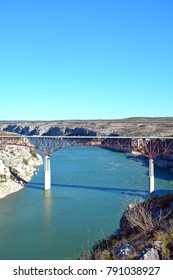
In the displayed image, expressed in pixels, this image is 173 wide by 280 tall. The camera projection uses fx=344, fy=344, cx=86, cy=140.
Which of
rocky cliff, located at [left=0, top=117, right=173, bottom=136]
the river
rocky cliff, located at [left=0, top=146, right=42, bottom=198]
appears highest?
rocky cliff, located at [left=0, top=117, right=173, bottom=136]

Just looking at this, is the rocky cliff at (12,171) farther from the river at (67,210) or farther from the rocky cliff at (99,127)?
the rocky cliff at (99,127)

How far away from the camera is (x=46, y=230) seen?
22.3m

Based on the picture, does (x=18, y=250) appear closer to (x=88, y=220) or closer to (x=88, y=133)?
(x=88, y=220)

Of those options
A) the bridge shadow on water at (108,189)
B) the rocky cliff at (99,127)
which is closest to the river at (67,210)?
the bridge shadow on water at (108,189)

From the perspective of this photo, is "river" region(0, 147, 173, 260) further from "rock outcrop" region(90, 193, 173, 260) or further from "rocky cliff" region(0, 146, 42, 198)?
"rock outcrop" region(90, 193, 173, 260)

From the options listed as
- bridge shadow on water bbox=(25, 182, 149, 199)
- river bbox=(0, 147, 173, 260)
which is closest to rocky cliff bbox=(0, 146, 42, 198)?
river bbox=(0, 147, 173, 260)

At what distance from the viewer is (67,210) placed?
1053 inches

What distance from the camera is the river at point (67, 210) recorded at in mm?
19516

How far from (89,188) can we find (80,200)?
14.0 feet

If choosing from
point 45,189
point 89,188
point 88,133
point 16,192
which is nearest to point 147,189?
point 89,188

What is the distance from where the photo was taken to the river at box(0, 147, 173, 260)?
1952 cm

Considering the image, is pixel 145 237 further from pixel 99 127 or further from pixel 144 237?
pixel 99 127

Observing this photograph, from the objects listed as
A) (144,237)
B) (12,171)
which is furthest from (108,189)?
(144,237)

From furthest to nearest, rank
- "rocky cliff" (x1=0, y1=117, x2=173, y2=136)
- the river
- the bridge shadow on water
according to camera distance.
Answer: "rocky cliff" (x1=0, y1=117, x2=173, y2=136) → the bridge shadow on water → the river
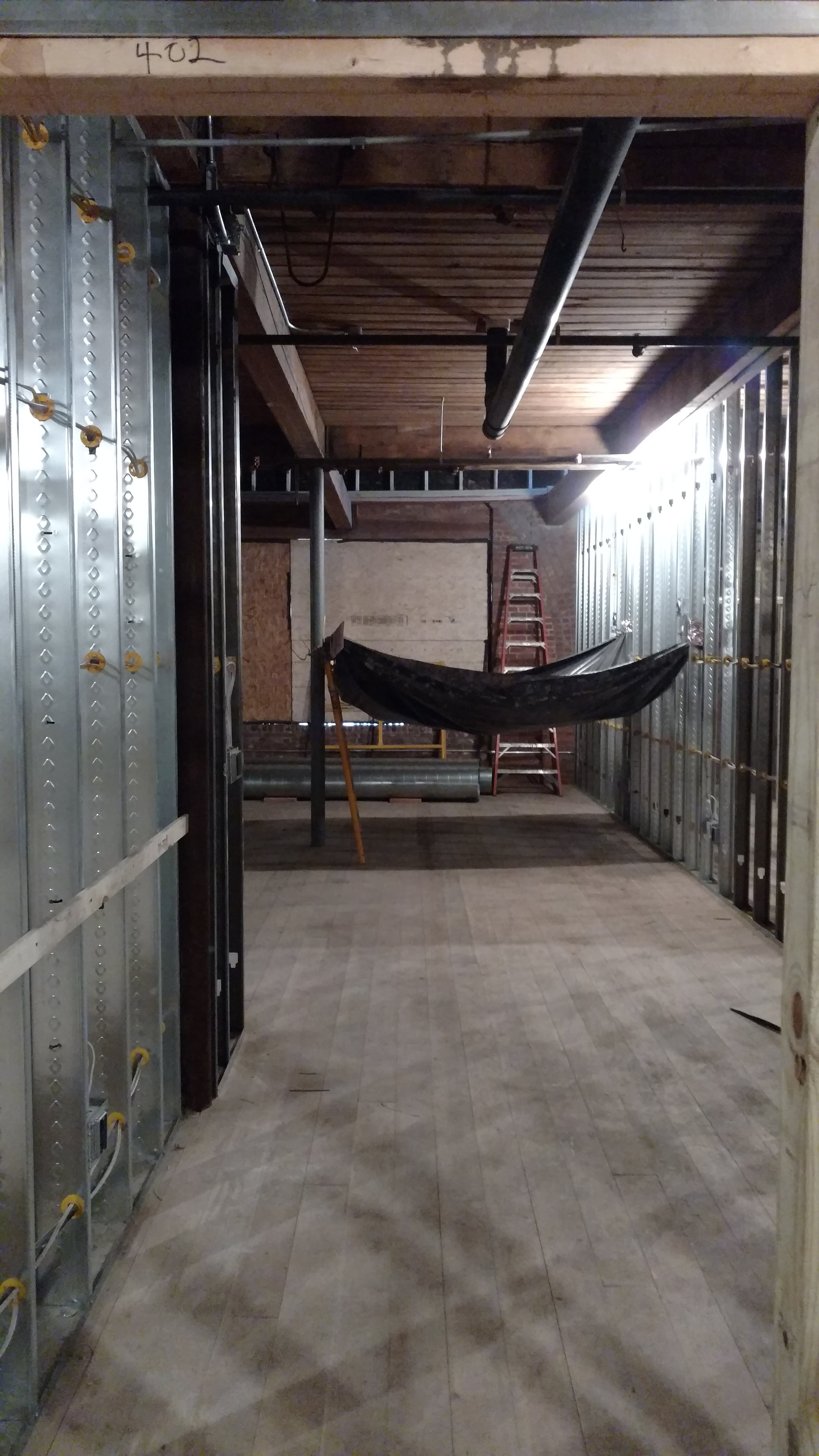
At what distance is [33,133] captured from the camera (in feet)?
4.91

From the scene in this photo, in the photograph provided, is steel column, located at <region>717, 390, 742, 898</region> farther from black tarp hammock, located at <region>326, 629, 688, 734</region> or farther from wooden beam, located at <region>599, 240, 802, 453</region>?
black tarp hammock, located at <region>326, 629, 688, 734</region>

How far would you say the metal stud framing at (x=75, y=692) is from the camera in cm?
147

__TASK STATEMENT__
Starting at the line that contains "Of those options" and running through the end of the records, rewrite every nonblank line as an entry in a numbered list. Leave the pictures out.

__RIGHT ANSWER__
1. Of those options
2. A) the bridge shadow on water at (108,189)
3. B) the rocky cliff at (99,127)
4. which is closest to the river at (67,210)?
5. the bridge shadow on water at (108,189)
6. From the perspective of this photo, is "river" region(0, 147, 173, 260) further from "rock outcrop" region(90, 193, 173, 260) or further from "rocky cliff" region(0, 146, 42, 198)?
7. "rock outcrop" region(90, 193, 173, 260)
8. From the options listed as
9. - bridge shadow on water bbox=(25, 182, 149, 199)
10. - river bbox=(0, 147, 173, 260)
11. which is closest to rocky cliff bbox=(0, 146, 42, 198)?
12. river bbox=(0, 147, 173, 260)
13. At what distance from the viewer is (67,210) placed?
14. 1053 inches
15. What distance from the camera is the river at point (67, 210) recorded at in mm?
16. 19516
17. How far from (89,188) can we find (80,200)?
18. 14.0 feet
19. If choosing from
20. point 45,189
21. point 89,188
22. point 88,133
23. point 16,192
24. which is nearest to point 147,189?
25. point 89,188
26. What is the distance from where the photo was taken to the river at box(0, 147, 173, 260)?
27. 1952 cm
28. Considering the image, is pixel 145 237 further from pixel 99 127 or further from pixel 144 237?
29. pixel 99 127
30. Observing this photograph, from the objects listed as
31. A) (144,237)
32. B) (12,171)
33. which is furthest from (108,189)?
34. (144,237)
35. From furthest to nearest, rank
36. - "rocky cliff" (x1=0, y1=117, x2=173, y2=136)
37. - the river
38. - the bridge shadow on water
39. according to camera distance.
40. Answer: "rocky cliff" (x1=0, y1=117, x2=173, y2=136) → the bridge shadow on water → the river
41. At what distance is [33,133] captured from the camera (in feet)?
42. 4.91
43. From the scene in this photo, in the photograph provided, is steel column, located at <region>717, 390, 742, 898</region> farther from black tarp hammock, located at <region>326, 629, 688, 734</region> or farther from wooden beam, located at <region>599, 240, 802, 453</region>?
44. black tarp hammock, located at <region>326, 629, 688, 734</region>
45. How far would you say the metal stud framing at (x=75, y=692) is from the camera in cm?
46. 147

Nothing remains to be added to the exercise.